As with the sets, the prices for individual pieces or parts show little consistency. Except for the notorious bathing scene the prices are all over the board, from as cheap as $10 for an individual plate to as much as several hundred for some of the more sought after images.

 

On the sell side it helps to be able to tell the story, and each picture does indeed have a story. The plate showing the American Presents is particularly revealing of the era. The two countries exchanged gifts. The Japanese gave the Americans beautiful textiles and silks, exceptional swords, exquisite calligraphy, all symbols of the cultural values of Japan. The Americans gifted the Japanese with a working telegraph (and they brought along the poles to string the demo line); a ¼ scale working locomotive plus cars and tracks, agricultural tools and other examples of what were, at the time, the leading edge of mid-19th century American technology.

 

It is interesting to note that the Japanese took to the American gifts with alacrity especially the train. It is also amazing that Japan, a country cut off from the world in 1852 and with no modern technology of any kind, was by WWI a country of enough international stature to have participated in the conflict and received a number of Pacific islands as the spoils of war.
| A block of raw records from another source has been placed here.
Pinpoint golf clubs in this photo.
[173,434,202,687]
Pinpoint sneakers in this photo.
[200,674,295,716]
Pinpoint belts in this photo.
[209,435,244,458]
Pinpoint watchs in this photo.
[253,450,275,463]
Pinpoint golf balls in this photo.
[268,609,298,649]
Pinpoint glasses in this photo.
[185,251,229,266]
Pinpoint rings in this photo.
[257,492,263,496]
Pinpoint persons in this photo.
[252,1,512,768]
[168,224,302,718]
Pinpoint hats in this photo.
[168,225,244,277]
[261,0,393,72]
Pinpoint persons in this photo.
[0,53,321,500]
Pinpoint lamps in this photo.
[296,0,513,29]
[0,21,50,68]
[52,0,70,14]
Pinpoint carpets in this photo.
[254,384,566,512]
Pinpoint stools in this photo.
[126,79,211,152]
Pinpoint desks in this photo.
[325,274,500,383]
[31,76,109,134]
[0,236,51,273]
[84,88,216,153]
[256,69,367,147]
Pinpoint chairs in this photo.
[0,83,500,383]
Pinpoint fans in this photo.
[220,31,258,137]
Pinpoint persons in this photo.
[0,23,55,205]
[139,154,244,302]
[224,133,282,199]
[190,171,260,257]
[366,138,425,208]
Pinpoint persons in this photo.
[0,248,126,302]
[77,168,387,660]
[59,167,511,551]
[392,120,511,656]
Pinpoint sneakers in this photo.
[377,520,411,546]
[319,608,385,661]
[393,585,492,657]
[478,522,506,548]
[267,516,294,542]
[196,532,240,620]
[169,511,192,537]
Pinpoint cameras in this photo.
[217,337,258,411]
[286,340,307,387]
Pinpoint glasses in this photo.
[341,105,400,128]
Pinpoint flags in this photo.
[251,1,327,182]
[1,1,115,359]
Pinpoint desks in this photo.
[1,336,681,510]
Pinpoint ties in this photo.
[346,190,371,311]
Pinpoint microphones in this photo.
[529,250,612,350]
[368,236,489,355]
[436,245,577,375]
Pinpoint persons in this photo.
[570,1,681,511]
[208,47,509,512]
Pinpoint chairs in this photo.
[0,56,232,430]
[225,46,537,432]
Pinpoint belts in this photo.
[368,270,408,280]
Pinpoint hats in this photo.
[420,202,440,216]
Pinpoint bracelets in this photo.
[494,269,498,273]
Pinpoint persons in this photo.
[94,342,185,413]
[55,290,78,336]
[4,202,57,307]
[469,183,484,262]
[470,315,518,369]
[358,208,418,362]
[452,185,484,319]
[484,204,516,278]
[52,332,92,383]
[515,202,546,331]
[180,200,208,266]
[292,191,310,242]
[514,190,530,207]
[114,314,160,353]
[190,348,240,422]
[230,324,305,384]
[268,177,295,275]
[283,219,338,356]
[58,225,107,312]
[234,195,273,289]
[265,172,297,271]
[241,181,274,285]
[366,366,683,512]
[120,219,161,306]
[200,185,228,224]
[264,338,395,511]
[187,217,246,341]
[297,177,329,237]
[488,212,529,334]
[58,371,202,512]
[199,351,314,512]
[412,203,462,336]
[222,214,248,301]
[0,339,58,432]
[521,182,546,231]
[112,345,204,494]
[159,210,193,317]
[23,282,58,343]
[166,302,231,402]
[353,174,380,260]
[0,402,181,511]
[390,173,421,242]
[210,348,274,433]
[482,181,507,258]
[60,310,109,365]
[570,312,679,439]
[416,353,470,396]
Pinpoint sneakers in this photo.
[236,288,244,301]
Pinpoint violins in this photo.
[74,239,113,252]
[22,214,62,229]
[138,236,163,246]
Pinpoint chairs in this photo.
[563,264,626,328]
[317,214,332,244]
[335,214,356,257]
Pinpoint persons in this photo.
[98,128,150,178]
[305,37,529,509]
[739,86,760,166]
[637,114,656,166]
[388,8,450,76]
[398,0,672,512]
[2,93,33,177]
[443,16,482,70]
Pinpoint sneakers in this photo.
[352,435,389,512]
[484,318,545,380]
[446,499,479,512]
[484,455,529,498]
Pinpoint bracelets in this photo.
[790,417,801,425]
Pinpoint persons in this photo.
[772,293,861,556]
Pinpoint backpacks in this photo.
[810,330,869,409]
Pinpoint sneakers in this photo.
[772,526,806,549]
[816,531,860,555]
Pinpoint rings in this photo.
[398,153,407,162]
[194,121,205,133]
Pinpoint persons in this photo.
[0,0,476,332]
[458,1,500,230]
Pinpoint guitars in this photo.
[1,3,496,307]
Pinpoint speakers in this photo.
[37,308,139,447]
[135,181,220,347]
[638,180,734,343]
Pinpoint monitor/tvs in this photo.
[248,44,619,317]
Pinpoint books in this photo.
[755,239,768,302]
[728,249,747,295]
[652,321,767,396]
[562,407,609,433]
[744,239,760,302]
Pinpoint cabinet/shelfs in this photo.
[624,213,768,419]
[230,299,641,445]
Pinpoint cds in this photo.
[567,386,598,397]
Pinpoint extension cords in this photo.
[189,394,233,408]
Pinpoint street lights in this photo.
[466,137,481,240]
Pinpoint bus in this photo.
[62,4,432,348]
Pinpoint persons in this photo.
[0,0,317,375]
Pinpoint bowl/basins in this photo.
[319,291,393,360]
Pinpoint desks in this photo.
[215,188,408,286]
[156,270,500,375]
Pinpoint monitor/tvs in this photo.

As the 20th century progressed the Japanese moved up the technology food chain so fast that by December 1941 they staged surprise air attacks on Pearl Harbor in Hawaii, Manila, Guam, Hong Kong and Singapore in a single sweep. By the 21st century Japan, once astonished by a miniature steam locomotive, had built one of the world’s leading economies based extensively on their own extensive technology skills.

 

I am not able to give as informed an opinion on the Japanese views of the Americans, only to note that there is a considerable body of work showing pictures the Japanese made of their unwelcome visitors (hairy and with big sideways Picasso-like noses). They were particularly taken with the American ships and made a wide variety of drawings and paintings of them collectively referred to as the “Black Ships.” Perry originally went over with four vessels, went away and later came back with eight ships and an “or else” tone of voice to seal the deal. Any of the Perry prints showing the American “Black” ships are collectible. Should you find yourself interested in the Japanese view of things, The Black Ship Scroll by Oliver Statler is a good (though not inexpensive) place to start.

 

One final note, there are three color plates in the first volume. They don’t bring a very fancy price but they are attractive. To me the most remarkable one is the folding sheet titled a Fac-Simile of a Japanese Drawing. I have forgotten the name of the famous Japanese artist who drew the original, but what is interesting about the reproduction is that it is a stone litho made to imitate a wood block print. I can’t say for certain it is the first attempt to translate the printing technique, but it is certainly bold and effective and notable for the fact that the colors are as bright and strong as the day it came off the stone in 1856. It’s not expensive, the people selling it seldom know what it is or where it comes from and it’s a wonderful example of how America, as its part of the deal, was quick to adopt the look, if not the method of things Japanese.

 

In the end Perry did get his treaty (a copy of which in Japanese and English is also included in the first volume) and Japan reluctantly started on the path of a modern nation, and a long complicated relationship with America and the rest of the Pacific.